“嗯。”薑凝醉很輕地應,隨後等顏漪嵐走下鳳輦,問道:“吳王走了?”
“走了。”似是吳王的問題仍舊困擾著顏漪嵐,她提及吳王時一臉的不耐。“可惜走的隻是人,這些年他滯留在皇宮的勢力盤根錯節,要想一一肅清,也不是一朝一夕的事。”
薑凝醉對於吳王和政事並沒有多大的聆聽興趣,她隻是淡道:“先進殿吧。”
顏漪嵐聞言,謔笑著睨了薑凝醉一眼,也並不說破她的用心,隨著她回了棲鸞殿。
這些時日有薑凝醉在旁叮囑,顏漪嵐每日的服藥換藥從不耽擱,傷勢一時得到了控製,傷口也開始慢慢愈合。碧鳶一直替顏漪嵐換藥包紮,所以對她的傷勢最是清楚了解,看著她的傷勢一日日好轉,心裏的大石這才暫時落了地。
薑凝醉隔著屏風未曾走近,上一次無意撞見時的尷尬她還記憶猶新,那種不若往日淡定的自己也實在出乎她的控製和意料,想著,薑凝醉不覺地別開了眼,吩咐青芙去為顏漪嵐備上午膳。
可惜青芙的身影剛剛退下,不一會兒又折了回來,神色有了幾分慌張凝重。
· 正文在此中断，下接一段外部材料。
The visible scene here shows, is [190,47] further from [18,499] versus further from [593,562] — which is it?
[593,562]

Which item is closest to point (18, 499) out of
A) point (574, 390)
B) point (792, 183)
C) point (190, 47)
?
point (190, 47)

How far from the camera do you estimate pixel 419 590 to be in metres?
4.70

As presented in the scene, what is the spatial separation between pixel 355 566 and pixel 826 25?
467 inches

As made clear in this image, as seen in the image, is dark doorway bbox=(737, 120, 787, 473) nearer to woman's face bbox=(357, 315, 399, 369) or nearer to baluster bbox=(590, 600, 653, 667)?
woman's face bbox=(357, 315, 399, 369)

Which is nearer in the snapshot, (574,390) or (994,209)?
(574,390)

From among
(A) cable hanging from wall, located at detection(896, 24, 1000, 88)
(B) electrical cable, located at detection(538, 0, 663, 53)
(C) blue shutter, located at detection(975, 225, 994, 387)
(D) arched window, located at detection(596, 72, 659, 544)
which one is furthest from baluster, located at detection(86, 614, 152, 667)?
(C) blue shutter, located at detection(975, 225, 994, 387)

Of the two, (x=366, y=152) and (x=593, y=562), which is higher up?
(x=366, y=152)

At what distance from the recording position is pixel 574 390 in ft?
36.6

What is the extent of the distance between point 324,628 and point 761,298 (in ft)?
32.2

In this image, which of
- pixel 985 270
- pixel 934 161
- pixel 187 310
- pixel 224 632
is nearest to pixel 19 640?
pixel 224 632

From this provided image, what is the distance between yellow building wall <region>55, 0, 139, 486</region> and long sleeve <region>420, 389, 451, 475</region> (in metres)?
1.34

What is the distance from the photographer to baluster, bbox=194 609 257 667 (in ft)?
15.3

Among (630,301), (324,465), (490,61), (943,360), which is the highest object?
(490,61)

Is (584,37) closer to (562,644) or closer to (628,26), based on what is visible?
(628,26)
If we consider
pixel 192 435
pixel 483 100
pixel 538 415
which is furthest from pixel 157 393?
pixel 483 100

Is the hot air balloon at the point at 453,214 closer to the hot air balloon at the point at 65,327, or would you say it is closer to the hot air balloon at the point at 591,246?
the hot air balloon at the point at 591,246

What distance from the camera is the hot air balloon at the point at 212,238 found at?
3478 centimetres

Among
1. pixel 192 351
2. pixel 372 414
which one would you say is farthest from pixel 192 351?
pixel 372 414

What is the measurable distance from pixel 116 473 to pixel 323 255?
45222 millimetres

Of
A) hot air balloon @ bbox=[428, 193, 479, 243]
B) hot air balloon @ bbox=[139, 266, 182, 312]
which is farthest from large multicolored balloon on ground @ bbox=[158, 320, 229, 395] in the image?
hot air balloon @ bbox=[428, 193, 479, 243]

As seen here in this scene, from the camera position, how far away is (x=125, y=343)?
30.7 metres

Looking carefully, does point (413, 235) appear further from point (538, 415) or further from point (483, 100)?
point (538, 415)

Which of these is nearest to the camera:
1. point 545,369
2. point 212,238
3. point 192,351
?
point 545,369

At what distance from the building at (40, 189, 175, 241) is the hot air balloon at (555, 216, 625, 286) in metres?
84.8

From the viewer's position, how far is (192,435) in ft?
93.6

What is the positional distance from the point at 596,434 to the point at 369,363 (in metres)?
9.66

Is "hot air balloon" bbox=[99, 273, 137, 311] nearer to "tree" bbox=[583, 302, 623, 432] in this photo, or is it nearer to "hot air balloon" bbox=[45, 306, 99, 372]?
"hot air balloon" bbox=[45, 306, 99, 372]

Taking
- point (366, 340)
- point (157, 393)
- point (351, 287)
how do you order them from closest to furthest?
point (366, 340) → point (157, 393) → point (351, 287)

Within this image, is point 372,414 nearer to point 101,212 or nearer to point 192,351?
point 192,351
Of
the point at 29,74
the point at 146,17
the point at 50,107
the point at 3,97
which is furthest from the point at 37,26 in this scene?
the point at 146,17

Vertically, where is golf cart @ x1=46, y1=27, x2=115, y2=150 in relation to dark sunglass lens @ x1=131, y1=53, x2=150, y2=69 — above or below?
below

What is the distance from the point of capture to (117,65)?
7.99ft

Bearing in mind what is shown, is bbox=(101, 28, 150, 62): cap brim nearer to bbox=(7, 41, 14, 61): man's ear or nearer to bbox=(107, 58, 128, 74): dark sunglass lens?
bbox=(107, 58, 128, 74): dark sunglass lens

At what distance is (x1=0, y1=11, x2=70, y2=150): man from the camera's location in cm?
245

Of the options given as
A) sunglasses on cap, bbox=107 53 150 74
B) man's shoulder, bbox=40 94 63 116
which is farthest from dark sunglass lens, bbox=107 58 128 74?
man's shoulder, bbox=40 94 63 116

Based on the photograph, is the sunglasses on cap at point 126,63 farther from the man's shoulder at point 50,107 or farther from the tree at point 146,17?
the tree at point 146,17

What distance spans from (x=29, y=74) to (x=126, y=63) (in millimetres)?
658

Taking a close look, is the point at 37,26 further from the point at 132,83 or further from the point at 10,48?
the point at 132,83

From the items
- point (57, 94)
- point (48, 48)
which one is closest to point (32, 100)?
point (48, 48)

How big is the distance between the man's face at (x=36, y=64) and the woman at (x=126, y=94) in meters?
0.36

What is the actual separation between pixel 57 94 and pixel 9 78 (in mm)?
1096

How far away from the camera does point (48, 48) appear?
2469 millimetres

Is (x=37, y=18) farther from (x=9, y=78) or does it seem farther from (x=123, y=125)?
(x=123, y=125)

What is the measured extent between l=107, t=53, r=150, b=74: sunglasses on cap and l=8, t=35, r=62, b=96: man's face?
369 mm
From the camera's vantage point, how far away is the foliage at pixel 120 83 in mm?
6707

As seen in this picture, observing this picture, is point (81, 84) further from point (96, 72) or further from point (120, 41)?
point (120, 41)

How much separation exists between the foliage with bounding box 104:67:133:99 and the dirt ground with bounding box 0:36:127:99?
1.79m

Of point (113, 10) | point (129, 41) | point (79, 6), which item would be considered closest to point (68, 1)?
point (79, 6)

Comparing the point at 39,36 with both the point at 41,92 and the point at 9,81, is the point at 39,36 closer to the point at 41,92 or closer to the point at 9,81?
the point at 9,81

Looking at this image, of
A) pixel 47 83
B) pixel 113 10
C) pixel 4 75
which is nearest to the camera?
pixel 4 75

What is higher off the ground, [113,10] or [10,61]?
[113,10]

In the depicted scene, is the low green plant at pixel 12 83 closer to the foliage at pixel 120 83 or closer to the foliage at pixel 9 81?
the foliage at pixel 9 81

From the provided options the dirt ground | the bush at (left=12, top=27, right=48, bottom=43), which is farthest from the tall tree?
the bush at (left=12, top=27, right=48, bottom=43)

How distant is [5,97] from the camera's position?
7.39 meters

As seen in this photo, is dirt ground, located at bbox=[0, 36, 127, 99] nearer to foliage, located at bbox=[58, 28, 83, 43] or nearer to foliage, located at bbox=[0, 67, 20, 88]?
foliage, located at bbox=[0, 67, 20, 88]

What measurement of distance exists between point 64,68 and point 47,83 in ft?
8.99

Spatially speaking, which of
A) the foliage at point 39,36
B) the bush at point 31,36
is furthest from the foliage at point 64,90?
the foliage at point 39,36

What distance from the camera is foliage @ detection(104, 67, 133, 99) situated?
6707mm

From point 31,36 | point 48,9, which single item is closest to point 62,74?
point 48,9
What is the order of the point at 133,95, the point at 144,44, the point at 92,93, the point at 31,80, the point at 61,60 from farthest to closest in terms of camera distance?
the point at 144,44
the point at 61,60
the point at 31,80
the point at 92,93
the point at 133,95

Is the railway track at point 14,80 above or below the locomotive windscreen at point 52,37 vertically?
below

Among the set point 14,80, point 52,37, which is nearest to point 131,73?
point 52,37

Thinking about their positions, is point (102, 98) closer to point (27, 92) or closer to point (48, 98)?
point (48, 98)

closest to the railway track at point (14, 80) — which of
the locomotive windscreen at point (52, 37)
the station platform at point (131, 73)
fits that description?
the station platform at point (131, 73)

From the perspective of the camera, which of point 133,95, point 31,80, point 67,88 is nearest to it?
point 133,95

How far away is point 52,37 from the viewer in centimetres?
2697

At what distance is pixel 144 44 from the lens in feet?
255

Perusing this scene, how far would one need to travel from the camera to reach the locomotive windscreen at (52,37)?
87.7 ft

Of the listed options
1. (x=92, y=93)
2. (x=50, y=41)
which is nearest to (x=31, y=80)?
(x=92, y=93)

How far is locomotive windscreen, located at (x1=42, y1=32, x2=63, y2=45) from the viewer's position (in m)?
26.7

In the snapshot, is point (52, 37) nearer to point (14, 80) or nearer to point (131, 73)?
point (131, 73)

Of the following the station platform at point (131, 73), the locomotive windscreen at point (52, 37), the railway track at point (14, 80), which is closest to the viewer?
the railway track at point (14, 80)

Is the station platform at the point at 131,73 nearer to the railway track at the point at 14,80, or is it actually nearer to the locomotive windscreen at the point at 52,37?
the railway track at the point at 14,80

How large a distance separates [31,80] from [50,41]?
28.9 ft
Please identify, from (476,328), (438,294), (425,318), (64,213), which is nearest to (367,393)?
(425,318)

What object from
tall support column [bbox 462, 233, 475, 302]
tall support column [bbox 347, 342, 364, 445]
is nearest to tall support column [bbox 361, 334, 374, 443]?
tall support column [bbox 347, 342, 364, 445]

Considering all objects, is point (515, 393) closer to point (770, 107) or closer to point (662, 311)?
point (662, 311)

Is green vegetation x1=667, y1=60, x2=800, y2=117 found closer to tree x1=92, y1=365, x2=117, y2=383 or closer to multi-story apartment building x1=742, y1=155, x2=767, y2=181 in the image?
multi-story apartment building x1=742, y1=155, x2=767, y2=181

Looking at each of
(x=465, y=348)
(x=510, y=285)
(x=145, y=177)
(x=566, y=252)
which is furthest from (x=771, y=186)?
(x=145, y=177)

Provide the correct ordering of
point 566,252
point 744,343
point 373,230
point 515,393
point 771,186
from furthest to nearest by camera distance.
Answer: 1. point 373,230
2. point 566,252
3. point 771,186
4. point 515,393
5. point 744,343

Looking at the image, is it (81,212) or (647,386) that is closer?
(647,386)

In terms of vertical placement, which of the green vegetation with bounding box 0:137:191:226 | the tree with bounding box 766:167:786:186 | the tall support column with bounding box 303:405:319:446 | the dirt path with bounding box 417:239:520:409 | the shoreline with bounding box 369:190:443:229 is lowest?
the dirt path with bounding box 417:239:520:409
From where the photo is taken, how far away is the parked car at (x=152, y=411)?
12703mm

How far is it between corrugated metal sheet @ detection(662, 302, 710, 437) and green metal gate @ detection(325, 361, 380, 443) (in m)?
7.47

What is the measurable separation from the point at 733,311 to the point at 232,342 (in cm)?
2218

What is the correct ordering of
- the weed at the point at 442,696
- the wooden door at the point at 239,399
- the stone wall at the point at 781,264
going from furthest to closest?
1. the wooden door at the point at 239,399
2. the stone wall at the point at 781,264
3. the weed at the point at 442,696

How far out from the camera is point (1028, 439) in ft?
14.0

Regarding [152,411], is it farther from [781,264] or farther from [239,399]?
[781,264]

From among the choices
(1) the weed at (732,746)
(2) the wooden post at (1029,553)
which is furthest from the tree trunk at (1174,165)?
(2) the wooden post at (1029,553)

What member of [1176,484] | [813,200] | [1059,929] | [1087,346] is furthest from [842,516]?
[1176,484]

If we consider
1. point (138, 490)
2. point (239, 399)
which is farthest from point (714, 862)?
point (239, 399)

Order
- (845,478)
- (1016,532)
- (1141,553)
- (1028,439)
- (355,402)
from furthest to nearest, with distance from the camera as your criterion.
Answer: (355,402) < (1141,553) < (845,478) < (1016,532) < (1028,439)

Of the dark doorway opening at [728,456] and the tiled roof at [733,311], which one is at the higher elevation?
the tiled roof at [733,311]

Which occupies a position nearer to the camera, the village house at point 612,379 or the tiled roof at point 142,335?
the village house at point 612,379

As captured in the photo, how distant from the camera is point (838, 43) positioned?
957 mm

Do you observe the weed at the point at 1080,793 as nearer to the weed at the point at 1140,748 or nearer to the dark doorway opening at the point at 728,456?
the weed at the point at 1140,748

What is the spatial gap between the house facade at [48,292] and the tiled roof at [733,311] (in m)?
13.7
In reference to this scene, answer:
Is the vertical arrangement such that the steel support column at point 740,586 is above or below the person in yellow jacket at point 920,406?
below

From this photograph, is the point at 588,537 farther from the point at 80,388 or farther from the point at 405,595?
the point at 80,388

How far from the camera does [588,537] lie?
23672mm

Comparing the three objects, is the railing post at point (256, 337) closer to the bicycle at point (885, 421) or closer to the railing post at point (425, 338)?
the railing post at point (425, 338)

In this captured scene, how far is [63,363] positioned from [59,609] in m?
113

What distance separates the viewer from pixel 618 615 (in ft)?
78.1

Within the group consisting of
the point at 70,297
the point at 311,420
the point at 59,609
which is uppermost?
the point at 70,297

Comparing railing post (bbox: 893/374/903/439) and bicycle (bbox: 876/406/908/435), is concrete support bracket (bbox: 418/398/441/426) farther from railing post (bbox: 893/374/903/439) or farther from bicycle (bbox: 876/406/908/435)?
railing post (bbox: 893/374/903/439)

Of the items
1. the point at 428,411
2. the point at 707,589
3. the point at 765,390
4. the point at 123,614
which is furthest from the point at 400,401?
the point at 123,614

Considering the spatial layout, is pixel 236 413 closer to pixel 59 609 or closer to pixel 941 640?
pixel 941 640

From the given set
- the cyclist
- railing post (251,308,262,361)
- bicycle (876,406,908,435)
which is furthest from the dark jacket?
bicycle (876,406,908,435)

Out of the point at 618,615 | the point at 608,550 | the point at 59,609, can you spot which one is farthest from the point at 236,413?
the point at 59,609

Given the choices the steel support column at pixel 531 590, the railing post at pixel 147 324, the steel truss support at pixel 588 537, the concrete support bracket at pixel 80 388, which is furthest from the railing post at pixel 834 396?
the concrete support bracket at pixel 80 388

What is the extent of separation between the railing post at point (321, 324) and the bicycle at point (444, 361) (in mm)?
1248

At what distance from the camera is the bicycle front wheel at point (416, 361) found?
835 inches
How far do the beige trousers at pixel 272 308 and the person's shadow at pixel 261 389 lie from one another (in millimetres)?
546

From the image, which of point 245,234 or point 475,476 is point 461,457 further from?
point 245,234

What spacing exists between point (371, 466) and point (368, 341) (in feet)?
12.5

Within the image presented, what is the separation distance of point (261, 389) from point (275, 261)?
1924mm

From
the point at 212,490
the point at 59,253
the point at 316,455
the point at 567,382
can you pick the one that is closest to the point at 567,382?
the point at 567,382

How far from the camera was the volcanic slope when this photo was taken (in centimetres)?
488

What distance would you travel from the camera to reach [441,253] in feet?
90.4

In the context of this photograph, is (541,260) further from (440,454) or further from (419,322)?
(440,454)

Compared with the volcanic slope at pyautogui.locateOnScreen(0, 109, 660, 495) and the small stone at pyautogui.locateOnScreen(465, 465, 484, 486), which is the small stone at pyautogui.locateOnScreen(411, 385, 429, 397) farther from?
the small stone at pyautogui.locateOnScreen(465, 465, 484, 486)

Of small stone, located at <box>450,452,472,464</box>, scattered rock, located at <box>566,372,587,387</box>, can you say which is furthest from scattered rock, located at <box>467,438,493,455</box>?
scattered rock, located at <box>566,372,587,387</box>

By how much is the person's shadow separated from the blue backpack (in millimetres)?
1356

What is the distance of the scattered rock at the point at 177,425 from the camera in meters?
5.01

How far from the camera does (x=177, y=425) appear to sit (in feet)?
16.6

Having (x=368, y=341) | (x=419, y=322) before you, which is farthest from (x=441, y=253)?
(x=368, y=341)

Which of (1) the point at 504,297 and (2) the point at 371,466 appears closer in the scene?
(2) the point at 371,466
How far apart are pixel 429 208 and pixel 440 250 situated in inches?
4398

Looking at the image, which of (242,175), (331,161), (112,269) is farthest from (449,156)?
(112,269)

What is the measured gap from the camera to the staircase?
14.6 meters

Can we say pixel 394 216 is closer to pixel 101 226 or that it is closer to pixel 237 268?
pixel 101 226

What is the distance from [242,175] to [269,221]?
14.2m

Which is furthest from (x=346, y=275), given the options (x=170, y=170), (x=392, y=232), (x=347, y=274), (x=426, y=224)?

她先是看了看薑凝醉,隨後又望了望屏風後的顏漪嵐,這才道:“娘娘,剛剛懿安宮傳來懿旨,傳長公主和娘娘前去用膳。”
懿安宮便是皇後娘娘的寢宮,薑凝醉隻覺得事有蹊蹺,但是也並未做出任何回複,而是轉身看著屏風後,等著顏漪嵐做出回應。
“你替本宮回複母後,就說本宮隨後便去。”顏漪嵐此時已經換過了藥,從屏風後走了出來,她說著,瞥眼看了看一旁的薑凝醉,道:“至於太子妃,你就告訴母後,太子妃昨夜不慎喝醉了酒,今日怕是不能前去了。”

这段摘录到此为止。